Urgent recommendations: 

-National human rights institutions (and civil society) should review whether prisons are protecting the right to life and health of prisoners and prison staff and should be given the access, information and resources to facilitate this.

-Prison monitors should have unfettered access to detention facilities (including quarantine units) with appropriate precautions taken to avoid exposing people to further risks.

-Prisoners should be able to contact monitoring bodies by telephone.

-Prisoners’ access to other legal remedies for the protection of their rights, as established by national law, should be guaranteed and facilitated by the authorities.

Long-term lessons:

-There should be thorough, independent and public inquiries in relation to deaths in custody related to COVID-19.

-Systemic failures of prisons in Europe to protect the health of detainees must be addressed, with resilience built in to survive future surges in COVID-19 or other pandemics.

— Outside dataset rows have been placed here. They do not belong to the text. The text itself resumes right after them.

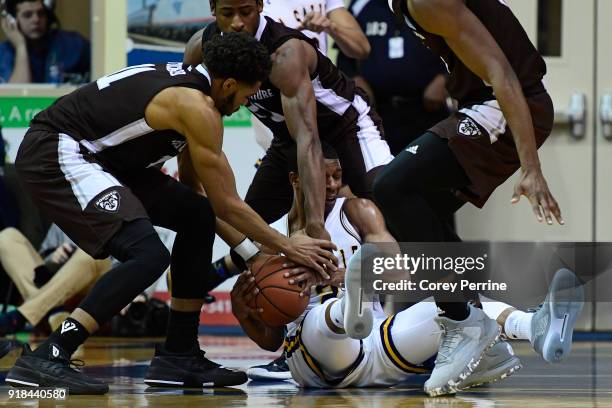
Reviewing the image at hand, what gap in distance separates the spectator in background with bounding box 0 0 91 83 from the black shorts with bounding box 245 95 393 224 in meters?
2.94

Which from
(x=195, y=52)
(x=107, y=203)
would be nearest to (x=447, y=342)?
(x=107, y=203)

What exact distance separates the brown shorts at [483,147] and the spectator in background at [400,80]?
3007 millimetres

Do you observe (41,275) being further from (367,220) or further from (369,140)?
(367,220)

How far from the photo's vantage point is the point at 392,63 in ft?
26.9

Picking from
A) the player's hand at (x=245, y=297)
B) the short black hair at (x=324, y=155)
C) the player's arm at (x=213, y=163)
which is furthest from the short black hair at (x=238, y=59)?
the short black hair at (x=324, y=155)

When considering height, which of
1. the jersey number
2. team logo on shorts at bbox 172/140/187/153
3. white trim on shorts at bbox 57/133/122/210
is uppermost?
the jersey number

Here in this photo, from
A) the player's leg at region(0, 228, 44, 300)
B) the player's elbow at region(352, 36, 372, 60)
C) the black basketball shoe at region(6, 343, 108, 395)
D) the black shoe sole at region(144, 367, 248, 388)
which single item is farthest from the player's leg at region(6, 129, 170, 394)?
the player's leg at region(0, 228, 44, 300)

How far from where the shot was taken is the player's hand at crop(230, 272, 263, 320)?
17.5ft

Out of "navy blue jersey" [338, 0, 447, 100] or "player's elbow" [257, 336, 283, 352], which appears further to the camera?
"navy blue jersey" [338, 0, 447, 100]

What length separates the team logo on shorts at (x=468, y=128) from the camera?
4.96 meters

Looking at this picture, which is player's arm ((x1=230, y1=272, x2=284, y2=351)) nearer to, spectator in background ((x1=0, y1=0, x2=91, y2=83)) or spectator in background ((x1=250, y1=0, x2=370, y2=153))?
spectator in background ((x1=250, y1=0, x2=370, y2=153))

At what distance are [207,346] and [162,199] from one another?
2204 millimetres

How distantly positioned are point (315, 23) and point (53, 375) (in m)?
2.52

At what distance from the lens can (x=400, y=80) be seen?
8164mm
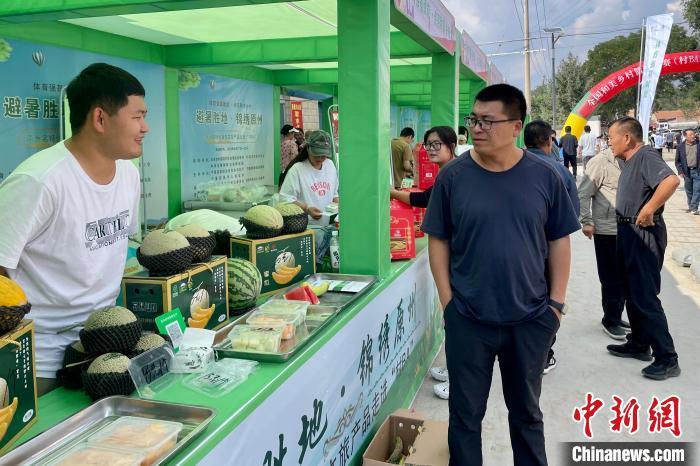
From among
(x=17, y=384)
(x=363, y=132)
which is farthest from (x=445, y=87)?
(x=17, y=384)

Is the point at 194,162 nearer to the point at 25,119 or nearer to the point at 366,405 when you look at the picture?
the point at 25,119

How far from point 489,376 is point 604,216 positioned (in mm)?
2881

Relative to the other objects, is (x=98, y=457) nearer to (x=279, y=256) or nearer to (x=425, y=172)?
(x=279, y=256)

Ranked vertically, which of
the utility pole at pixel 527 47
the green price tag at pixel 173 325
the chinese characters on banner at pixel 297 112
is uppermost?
the utility pole at pixel 527 47

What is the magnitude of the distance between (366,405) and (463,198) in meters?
1.13

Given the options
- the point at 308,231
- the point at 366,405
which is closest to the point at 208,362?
the point at 366,405

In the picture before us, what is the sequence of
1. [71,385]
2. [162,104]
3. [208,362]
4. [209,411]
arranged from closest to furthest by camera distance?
1. [209,411]
2. [71,385]
3. [208,362]
4. [162,104]

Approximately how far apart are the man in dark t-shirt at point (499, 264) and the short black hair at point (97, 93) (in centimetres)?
137

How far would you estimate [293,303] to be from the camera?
2555mm

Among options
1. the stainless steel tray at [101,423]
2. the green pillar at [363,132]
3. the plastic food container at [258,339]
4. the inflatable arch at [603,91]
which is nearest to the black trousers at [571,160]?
the inflatable arch at [603,91]

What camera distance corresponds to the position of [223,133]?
27.8 feet

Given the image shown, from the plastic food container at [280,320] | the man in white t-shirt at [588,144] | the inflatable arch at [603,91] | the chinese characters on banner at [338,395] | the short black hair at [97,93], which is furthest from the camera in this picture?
the inflatable arch at [603,91]

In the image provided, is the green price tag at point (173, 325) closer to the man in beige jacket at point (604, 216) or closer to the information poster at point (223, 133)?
the man in beige jacket at point (604, 216)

  1. The levels of isolation being experienced by detainees during the pandemic is of huge concern. This can have a severe impact on the psychological welfare of prisoners, their ability to prepare for trial or release, and their ability to access independent legal advice and complaint mechanisms. One of the first steps taken by many Member States to address the risk of COVID-19 in prisons was to prohibit prison visits (Belgium, Croatia, Sweden, Bulgaria, Slovenia), which has caused great anxiety to prisoners and their families and has resulted in prison riots in some countries. Many prisoners are also unable to access external support from therapists and faith representatives and concerns have been raised about new detainees being placed into preventive isolation (Belgium, Ireland, Austria). Despite these challenges, we are pleased to see some tentative efforts to introduce remote technologies to allow for virtual visits (Belgium, Austria and Sweden) and to distribute free mobile phones to detainees (Spain). Some countries have already started to relax restrictions on visits (Austria).

Urgent recommendations:

-If non-essential visits have to be suspended on health grounds, alternative mechanisms for prisoners to communicate with the outside world (free of charge) should be provided.

-In-person access to a lawyer, medical and social support services and independent complaint mechanisms should be maintained with the provision of appropriate personal protective equipment and facilities for social distancing.

– Detainees shall be informed in an accessible manner and without delay about the reasons for all restrictions, such as limitations on family visits, and provided with information on steps taken against COVID-19.

– Detainees should be afforded the right to one hour daily (or more if stated in national law) in the open air.

Long-term lessons:

Without prejudice to face-to-face visits in prison, the use of new technologies tested during the pandemic in order to provide video calls with families or distance learning must be not only preserved but also extended to guarantee the right to information for prisoners.